‘Better Call Saul’s Rhea Seehorn Breaks Down Kim’s Big Moment in ‘Bad Choice Road’
[Warning: The below contains MAJOR spoilers for Season 5, Episode 9 of Better Call Saul, “Bad Choice Road.”]
After Jimmy (Bob Odenkirk) returns from his desert ordeal and turns in Lalo’s (Tony Dalton) bond, Kim is left to pick up the pieces for her new husband who keeps details about his encounter with the cartel secret. Aware that he’s keeping things hidden when she discovers his bullet-ridden coffee thermos, Kim’s concerns are raised. Following her fear over his desert disappearance, Kim makes a career change and despite Jimmy’s protests over her quitting Schweikart & Cokely, that’s the least of their worries when Lalo shows up at their door.
Returning to Albuquerque after discovering Saul’s car in the desert on his way to Mexico, the Salamanca wants answers about what really happened when his lawyer went to collect the bail money. Noticing the need to keep details under wraps, Kim puts herself in a compromising position, turning the confronting tables on Lalo and getting in his face, riling the cartel man. Below, Seehorn breaks down Kim’s bold side, that big moment with Lalo and where it might lead as the finale approaches on April 20.
Kim has been a fairly level-headed character since the series began, but she’s slowly become more bold over time. What has it been like to explore that side of her more this season?
Rhea Seehorn: It is fun. Specifically because it’s in the hands of these these writers and directors where I don’t have to worry about being encouraged to just emote or be self-indulgent. They’re completely on board with what I think is true to the character, which is her fight to remain in control that is so tragic to watch. And then she’s just not fully successful at suppressing everything anymore and I also feel like it’s earned because there was definitely cracks in the armor before, but they are larger this season and her ability to reel things back in once they’ve come out has been diminished. Everything from going to Acker (Barry Corbin) late at night and divulging extremely private information about her growing up — she never tells people personal information about herself — to telling Jimmy not to do something.

★ ★ ★ ★

GOAL ▸ Can you reproduce the part of the Better Call Saul interview word for word, starting with "Rhea Seehorn: It" and going on through "to do something."?

★ ★ ★ ★

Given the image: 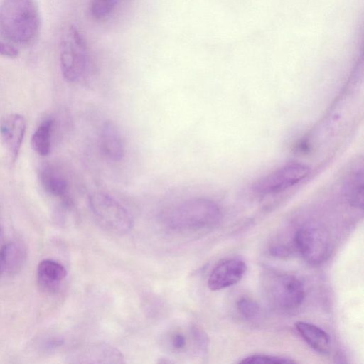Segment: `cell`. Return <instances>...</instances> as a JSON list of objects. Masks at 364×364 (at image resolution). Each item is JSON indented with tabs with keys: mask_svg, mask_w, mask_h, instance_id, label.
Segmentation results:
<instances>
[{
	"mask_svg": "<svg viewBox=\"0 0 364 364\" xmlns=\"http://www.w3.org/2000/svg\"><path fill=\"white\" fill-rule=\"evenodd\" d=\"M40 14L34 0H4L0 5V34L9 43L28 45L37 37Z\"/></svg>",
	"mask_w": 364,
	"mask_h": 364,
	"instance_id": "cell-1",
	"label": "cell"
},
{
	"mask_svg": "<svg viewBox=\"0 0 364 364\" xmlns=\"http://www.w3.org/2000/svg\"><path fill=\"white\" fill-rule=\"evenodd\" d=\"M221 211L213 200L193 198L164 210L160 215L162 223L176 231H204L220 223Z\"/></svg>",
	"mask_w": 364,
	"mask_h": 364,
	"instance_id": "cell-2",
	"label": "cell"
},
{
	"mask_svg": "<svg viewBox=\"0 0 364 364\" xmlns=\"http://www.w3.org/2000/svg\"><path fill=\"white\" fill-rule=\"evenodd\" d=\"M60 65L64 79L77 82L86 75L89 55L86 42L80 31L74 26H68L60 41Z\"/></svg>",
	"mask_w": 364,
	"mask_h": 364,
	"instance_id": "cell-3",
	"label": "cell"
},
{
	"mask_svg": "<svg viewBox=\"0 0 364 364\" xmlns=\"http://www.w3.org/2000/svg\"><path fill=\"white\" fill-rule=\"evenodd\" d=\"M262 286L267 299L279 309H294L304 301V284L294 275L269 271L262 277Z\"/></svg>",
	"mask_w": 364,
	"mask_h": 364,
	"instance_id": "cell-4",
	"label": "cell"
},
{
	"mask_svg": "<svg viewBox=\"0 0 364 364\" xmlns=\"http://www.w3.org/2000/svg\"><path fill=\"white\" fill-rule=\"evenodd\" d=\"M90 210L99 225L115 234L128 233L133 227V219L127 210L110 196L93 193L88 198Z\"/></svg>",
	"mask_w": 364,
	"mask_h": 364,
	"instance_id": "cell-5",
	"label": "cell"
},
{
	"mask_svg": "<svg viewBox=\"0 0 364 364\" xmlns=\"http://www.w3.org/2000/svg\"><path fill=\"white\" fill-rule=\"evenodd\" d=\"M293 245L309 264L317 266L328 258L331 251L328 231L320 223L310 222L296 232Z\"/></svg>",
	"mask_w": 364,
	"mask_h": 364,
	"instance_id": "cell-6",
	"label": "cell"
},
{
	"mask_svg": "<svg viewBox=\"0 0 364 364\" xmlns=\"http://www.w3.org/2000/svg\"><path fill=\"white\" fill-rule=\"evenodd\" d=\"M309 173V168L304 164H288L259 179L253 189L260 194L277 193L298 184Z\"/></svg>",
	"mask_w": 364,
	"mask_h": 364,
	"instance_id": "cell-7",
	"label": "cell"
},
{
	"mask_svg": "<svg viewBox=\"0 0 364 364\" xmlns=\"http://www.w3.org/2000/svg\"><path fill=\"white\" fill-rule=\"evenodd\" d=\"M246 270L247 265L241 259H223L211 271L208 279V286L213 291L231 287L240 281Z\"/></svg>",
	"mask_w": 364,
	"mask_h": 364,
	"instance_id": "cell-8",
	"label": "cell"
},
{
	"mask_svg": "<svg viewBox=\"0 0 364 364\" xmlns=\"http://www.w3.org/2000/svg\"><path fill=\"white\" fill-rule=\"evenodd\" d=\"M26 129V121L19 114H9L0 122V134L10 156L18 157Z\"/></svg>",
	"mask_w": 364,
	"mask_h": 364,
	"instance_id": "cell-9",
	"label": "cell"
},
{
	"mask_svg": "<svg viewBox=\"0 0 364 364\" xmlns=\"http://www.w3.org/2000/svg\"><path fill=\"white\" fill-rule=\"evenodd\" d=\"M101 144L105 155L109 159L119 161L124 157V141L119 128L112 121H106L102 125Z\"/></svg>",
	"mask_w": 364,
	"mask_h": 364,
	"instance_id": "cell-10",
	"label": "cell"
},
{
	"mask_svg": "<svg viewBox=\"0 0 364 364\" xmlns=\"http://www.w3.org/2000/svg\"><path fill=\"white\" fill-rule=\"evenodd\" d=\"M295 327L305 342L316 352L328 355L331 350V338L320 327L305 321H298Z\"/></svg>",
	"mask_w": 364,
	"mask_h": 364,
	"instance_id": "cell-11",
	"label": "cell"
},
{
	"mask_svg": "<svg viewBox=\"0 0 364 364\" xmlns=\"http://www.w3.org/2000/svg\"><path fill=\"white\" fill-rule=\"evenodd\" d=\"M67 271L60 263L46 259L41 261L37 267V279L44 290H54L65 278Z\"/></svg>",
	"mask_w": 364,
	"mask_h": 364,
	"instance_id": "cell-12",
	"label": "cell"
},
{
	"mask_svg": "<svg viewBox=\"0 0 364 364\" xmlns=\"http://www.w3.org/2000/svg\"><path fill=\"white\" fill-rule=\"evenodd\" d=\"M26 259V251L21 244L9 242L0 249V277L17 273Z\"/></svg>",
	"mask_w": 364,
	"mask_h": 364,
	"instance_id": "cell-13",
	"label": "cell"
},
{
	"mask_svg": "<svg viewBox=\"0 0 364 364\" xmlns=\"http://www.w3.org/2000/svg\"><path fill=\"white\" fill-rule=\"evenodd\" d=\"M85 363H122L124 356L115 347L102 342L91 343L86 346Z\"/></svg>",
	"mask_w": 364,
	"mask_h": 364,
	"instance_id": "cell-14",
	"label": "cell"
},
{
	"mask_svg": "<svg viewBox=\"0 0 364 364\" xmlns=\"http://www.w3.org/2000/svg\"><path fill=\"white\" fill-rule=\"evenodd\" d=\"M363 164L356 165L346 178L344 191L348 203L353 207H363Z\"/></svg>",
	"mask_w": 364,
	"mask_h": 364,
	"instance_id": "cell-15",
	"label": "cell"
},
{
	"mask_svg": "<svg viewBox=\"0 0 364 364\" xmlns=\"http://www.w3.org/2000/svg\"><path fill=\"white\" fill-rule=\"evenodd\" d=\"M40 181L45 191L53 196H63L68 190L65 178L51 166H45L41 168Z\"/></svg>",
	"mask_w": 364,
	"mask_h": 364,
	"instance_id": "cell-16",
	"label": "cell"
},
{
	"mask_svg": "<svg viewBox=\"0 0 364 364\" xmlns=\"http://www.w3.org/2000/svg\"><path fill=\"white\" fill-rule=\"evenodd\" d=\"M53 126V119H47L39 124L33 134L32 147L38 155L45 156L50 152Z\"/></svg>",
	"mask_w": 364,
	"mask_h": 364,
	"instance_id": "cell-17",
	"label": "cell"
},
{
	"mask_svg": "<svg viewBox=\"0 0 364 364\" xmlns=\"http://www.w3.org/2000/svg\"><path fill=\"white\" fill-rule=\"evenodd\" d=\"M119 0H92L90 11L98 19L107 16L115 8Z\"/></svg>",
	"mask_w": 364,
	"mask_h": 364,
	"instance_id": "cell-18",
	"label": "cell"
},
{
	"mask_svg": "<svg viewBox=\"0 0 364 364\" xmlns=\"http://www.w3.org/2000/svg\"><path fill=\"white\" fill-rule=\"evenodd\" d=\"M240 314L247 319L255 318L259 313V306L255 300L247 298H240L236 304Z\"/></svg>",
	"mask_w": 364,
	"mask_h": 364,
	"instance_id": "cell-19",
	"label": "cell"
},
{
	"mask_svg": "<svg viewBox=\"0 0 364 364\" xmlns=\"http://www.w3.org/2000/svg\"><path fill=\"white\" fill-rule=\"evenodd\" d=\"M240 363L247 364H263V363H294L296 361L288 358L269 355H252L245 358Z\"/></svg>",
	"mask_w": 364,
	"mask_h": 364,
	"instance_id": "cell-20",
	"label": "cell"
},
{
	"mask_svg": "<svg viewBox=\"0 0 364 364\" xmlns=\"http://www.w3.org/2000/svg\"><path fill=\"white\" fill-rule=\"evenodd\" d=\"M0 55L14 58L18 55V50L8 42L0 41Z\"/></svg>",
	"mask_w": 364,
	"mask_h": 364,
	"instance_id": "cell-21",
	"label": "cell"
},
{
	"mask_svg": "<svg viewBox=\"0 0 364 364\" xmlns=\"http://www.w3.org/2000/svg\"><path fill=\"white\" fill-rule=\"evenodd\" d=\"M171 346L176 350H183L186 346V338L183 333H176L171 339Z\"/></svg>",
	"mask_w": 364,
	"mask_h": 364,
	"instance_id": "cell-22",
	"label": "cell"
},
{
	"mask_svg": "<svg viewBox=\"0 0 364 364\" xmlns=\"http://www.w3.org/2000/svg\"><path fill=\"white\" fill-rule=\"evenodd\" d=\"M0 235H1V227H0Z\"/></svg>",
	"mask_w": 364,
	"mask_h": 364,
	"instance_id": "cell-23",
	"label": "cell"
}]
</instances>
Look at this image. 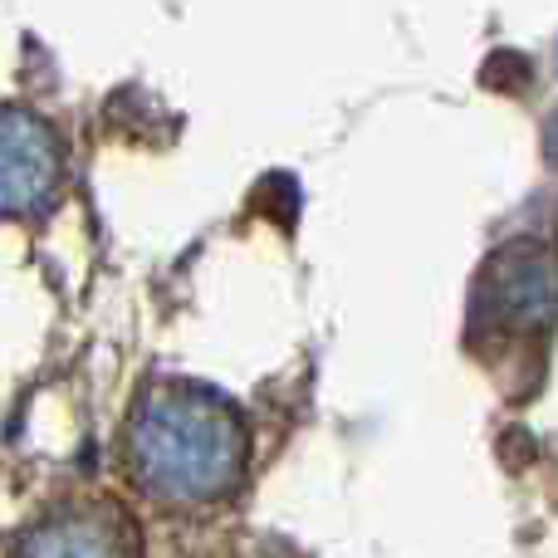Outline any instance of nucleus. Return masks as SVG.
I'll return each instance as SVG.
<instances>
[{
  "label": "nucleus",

★ ★ ★ ★

ANSWER TO THE EXERCISE ▸
Rhea Seehorn: It is fun. Specifically because it’s in the hands of these these writers and directors where I don’t have to worry about being encouraged to just emote or be self-indulgent. They’re completely on board with what I think is true to the character, which is her fight to remain in control that is so tragic to watch. And then she’s just not fully successful at suppressing everything anymore and I also feel like it’s earned because there was definitely cracks in the armor before, but they are larger this season and her ability to reel things back in once they’ve come out has been diminished. Everything from going to Acker (Barry Corbin) late at night and divulging extremely private information about her growing up — she never tells people personal information about herself — to telling Jimmy not to do something.